** Selected excerpt follows **

Time Series Analysis

Lecturer(s): Christian DE PERETTI, Alexandre SAIDI, Marie-Christophette BLANCHET
Course ⋅ 28 h

Objectives

A time series - or time series - is a sequence of observations indexed by time. The temporal and joint dynamics of time series are modelled by discrete-time stochastic processes. The main applications of time series are the modelling of macroeconomic and financial series. They can also be used in other sciences such as physics, biology, geology (Nile floods, Hurst 1951), health (hormone levels in blood), etc.

The objective of this time series course is to review a large number of econometric models without going into mathematical demonstrations: for univariate stationary (ARMA models, application to short-term interest rates), non-stationary (ARIMA models, application to exchange rates), conditional variance (GARCH models, application to stock index volatility), multivariate stationary (VAR models, application to stock returns) and non-stationary (notion of cointegration, VECM model, applications to exchange rates and derivatives) series. For each chapter, there will be an application on real data with the Eviews software.

New: equivalent models with artificial neural networks will be covered.

Keywords

Discrete-time stochastic processes, econometrics, estimation, testing, economic interpretation, neural networks, Eviews software.

Programme

Chap 1: Introduction to the concept of time series. Chap 2. Autoregressive moving average models (ARMA) Basic model.

** End of Selected excerpt **
** Dataset records follows **

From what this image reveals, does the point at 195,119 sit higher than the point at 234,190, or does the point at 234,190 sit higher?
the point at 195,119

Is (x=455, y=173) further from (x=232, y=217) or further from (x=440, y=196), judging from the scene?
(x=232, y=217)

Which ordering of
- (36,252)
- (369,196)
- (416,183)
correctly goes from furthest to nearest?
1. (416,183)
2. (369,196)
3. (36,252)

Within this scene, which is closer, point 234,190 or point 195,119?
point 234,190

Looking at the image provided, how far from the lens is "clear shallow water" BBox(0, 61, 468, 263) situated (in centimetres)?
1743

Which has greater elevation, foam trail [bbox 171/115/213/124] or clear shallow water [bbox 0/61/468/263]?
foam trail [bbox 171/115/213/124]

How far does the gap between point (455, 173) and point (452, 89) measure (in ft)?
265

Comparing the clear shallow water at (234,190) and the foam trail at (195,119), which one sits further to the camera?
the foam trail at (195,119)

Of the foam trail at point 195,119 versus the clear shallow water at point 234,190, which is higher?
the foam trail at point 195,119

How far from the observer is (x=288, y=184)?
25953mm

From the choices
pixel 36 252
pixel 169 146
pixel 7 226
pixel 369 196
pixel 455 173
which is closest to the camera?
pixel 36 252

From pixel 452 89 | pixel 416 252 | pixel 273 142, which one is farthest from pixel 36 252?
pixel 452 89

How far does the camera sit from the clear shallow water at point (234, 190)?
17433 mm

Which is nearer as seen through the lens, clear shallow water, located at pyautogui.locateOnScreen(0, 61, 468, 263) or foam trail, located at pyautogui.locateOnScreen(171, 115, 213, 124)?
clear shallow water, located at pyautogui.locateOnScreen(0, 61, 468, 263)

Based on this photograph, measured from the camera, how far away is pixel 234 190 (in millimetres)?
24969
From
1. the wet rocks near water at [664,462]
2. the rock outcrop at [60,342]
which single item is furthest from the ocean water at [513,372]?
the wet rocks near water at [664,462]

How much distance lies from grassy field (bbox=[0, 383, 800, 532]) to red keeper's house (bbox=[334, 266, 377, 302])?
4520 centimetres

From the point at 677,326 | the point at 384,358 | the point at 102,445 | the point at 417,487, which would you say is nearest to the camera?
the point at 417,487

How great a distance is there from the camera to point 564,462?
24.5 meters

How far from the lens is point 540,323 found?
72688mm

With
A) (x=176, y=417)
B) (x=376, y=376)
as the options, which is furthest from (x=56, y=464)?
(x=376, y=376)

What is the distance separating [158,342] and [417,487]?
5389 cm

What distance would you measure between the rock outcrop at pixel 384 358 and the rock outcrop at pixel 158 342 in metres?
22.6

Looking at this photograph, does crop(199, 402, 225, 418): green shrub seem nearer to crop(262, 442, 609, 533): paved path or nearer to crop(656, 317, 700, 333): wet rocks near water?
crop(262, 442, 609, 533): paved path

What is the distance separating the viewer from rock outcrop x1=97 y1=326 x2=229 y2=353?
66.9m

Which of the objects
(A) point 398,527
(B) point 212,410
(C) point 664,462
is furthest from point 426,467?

** End of Dataset records **

Using only the time series course description, decide whether each statement agrees with it. Answer yes or no for each, and quote the words that decide it. (a) The course works through the mathematical demonstrations of the models. (b) Every chapter includes an application on real data with the Eviews software. (c) The course applies GARCH models to exchange rates.

Exercise result>
(a) No: "without going into mathematical demonstrations"
(b) Yes: "For each chapter, there will be an application on real data with the Eviews software."
(c) No: "conditional variance (GARCH models, application to stock index volatility)"